When my new DP moved in, my benefits were stopped as between us we were over the threshold. It was expected that he would pay towards my DC. Why isn't this the case when NRP moves in with someone?
This is what gets me. All my benefits stopped when my DP and I moved in together, as it was seen that he would contribute as a NRP to the children. And yet, my ex’s wife as an NRP isn’t regarded as someone who should contribute to our children. This doesn’t make any sense to me. Perhaps those that devise the system have never been in this situation themselves. There certainly are loopholes.

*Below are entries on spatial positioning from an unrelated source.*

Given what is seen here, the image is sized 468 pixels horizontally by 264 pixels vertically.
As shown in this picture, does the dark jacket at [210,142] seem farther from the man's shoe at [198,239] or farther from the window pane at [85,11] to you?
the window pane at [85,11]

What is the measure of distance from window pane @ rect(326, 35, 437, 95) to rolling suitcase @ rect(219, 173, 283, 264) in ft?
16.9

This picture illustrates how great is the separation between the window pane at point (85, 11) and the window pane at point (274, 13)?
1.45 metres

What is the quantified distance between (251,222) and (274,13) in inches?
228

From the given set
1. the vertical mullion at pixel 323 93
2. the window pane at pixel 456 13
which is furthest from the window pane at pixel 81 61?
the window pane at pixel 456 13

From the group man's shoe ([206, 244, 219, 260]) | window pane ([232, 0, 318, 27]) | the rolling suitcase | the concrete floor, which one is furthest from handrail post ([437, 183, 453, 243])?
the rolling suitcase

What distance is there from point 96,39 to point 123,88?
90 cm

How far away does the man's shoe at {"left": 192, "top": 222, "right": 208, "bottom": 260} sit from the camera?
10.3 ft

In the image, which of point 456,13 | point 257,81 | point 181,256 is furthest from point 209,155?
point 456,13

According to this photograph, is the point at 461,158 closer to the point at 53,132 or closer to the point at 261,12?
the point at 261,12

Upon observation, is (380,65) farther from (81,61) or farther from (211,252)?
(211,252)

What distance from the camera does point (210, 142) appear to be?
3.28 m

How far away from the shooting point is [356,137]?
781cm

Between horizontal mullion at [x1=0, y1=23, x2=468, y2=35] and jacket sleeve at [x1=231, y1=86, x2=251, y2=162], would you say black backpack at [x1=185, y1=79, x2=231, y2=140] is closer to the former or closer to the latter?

My ex husband never wanted to be a SAHP when we were together. All he had to do when we were married after his full day working was arrive home to a hot meal with us all and then bath the children whilst I cleaned up and washed up etc so he could have fun with them as he hadn’t seen them since 6.30am that day. He got to do bath time and story, which I though was lovely for him. Plus he was never the cleanest of people so it worked well. However, whenever I went upstairs to watch the children playing in the bath, he was on his phone sat on the floor not interacting with them. I observed this on every occasion. He often told me he found the children hard work.
My ex husband is in his mid 40s.
He had an operation in October but has been recovering since. The children said he is absolutely fine and can do everything. He shows now signs of illness. He isn’t taking medication. He has his other son who is 18 months full time with his wife at home. Can’t see how he is too unwell to have his own children who are actually very helpful rather than a hindrance. However they do see them as such.
I do think it is wrong that the children can’t kiss their brother. It took until they were 6 months old to be able to hug and hold him. They wouldn’t allow them round to see their baby sibling until he was 6 weeks old. We heard every excuse under the son.
I think it is sad, and the children feel the same, that they went on three holidays in the UK without them last year. The children feel excluded and not part of their lives.
Just because I don’t receive maintenance doesn’t mean their dad can’t see them. As their dad has often reminded me... I can’t force him to see them any more than he wants to, but he can force me if I reduce/stop contact. He has all the control and that’s the way they like it. They often cancel. If I say the children have a bit of a cough they can’t visit. Obviously I would t send them round with sickness bugs etc but if they would go to school then they are fine to go to their dads house.
Does anyone of there is anything out there for support for parents like me in this situation. Just to talk to, as I feel so sad and low for the children to go through this.